You should not be having sex until you can afford to take care of a child.

tickle
Dec 14, 2013, 04:24 PM
Stand up to her! She is a bully of the worst kind, even if she is your mom!

odinn7
Dec 14, 2013, 05:24 PM
Soooo....you're planning on living with your mother until you're 35?

joypulv
Dec 15, 2013, 02:07 AM
A 17 year old who actually believes that she will be under her mother's control at age 35?
And dating is one thing; putting sex in the same sentence at your age is another.
If your friends are all having sex, some of them are bound to be very, very sorry, when they get pregnant or disease, or even just heartbreak.

Where do you live?

xTiffanyx
Dec 15, 2013, 06:00 AM
Once you reach your adult age your mum can no longer tell you what to do... so you're in charge of your love life

talaniman
Dec 15, 2013, 07:28 AM
When you are independent, you can chart your own path.
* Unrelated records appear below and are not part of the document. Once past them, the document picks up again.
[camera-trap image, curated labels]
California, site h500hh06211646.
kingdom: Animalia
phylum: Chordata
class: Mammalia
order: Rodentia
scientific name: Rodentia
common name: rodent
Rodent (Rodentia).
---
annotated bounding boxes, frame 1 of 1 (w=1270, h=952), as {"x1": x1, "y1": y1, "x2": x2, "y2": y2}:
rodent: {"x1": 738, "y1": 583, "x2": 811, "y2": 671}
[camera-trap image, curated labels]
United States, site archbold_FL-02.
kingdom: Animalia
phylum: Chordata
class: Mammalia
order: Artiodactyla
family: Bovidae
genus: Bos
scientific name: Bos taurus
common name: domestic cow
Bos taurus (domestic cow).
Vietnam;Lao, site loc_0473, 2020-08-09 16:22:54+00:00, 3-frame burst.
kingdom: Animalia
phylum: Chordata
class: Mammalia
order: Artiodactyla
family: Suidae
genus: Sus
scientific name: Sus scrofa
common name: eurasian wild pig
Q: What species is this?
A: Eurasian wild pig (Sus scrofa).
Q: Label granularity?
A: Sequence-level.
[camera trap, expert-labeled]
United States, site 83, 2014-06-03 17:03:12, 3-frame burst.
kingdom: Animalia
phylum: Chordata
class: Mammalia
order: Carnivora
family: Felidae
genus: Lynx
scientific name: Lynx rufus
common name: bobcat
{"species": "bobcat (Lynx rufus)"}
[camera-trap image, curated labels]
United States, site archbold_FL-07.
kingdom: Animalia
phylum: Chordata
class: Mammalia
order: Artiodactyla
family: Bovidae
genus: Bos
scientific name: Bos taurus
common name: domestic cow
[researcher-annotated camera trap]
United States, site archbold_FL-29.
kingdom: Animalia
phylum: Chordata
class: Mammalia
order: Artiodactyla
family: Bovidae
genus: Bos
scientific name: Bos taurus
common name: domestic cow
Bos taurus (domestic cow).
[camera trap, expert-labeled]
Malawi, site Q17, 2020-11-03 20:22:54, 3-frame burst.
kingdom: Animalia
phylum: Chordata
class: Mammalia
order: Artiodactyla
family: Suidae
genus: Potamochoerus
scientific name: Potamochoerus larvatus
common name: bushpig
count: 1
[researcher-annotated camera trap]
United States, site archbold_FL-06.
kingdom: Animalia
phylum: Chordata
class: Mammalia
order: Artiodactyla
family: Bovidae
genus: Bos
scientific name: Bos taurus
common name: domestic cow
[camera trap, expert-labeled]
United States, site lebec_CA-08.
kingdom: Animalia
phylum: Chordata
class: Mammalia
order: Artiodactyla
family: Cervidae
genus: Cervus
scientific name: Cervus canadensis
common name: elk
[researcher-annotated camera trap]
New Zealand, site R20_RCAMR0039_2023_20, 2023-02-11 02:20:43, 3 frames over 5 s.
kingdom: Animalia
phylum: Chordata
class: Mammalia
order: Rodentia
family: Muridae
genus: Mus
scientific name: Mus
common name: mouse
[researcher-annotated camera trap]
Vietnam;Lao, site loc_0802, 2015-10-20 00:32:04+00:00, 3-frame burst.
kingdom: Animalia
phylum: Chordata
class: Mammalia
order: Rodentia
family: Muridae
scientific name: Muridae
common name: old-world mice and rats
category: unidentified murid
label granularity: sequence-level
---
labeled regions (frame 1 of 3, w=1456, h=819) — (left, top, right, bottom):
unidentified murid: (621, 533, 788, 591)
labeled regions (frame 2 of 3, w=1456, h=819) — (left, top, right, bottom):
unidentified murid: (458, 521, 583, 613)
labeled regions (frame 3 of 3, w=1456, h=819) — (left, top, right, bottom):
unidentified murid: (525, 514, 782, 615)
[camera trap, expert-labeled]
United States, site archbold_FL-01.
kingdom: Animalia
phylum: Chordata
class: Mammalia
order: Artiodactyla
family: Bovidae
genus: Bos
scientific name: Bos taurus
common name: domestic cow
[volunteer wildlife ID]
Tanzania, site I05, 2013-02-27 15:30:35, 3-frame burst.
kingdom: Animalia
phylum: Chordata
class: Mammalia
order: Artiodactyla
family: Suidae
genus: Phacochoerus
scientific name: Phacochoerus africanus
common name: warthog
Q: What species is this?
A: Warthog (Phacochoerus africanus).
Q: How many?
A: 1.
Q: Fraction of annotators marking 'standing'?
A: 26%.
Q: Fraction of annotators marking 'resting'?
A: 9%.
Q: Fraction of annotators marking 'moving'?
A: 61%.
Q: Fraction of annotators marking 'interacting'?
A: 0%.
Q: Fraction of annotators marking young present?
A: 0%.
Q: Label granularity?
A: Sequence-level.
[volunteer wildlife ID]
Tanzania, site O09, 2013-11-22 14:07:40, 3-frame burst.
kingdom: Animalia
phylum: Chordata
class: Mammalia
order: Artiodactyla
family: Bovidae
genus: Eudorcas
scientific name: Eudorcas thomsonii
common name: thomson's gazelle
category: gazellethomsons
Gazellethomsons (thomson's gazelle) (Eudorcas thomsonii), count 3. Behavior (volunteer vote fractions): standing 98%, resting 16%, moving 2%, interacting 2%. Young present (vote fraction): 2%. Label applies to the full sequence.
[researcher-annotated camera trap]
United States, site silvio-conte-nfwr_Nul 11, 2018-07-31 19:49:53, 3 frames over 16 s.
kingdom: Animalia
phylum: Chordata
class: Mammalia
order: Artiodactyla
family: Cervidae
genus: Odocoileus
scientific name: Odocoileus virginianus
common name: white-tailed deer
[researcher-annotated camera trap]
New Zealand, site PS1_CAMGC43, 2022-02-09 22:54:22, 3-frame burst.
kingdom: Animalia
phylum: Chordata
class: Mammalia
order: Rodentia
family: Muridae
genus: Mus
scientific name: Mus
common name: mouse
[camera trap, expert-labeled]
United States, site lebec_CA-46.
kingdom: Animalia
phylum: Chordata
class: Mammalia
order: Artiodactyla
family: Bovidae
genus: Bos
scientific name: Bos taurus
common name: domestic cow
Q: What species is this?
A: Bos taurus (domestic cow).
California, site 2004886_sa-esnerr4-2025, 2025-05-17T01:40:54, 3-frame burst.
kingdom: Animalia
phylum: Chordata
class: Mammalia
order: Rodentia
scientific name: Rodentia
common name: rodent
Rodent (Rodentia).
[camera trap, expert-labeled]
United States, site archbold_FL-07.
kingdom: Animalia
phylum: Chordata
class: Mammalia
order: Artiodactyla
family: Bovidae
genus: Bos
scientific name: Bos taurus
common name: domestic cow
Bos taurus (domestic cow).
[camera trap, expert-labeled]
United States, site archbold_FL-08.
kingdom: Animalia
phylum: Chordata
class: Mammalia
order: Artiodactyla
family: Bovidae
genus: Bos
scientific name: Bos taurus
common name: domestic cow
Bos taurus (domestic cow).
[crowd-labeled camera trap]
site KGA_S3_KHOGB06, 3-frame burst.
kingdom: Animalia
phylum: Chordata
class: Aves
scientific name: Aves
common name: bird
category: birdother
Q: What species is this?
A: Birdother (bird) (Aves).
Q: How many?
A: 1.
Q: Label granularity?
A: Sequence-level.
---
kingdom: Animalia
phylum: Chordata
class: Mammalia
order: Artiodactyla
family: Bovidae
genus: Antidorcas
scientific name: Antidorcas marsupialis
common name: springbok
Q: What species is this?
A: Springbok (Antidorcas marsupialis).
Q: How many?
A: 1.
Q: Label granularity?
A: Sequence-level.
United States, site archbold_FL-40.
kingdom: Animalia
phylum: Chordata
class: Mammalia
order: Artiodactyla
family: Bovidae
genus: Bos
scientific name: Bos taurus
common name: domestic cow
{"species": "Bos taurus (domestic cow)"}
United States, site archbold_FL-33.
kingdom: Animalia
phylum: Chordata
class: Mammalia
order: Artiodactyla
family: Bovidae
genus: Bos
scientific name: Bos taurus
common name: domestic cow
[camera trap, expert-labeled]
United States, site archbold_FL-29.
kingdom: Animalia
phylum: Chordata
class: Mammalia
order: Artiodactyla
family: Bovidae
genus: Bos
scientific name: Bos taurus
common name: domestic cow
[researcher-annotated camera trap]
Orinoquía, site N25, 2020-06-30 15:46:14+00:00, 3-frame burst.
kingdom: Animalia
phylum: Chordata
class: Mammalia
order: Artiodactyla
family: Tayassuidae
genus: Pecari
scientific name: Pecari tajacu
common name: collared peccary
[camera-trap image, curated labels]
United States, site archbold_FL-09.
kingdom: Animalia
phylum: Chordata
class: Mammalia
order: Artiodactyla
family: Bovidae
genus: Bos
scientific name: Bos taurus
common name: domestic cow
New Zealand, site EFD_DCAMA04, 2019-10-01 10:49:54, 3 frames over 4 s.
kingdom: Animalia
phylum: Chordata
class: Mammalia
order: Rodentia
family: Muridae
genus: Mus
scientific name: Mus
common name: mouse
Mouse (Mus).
When that will be is up to you.

mogrann
Dec 15, 2013, 07:30 AM
Get your education, get a good job and move out. Then any control she wants to have on your life is gone. If that thought scares you or you think it is not possible than may I suggest some counseling as you may have been raised to believe that will never happen. Some moms control too much of their children's lives and do not realize the apron strings need to be cut at some point.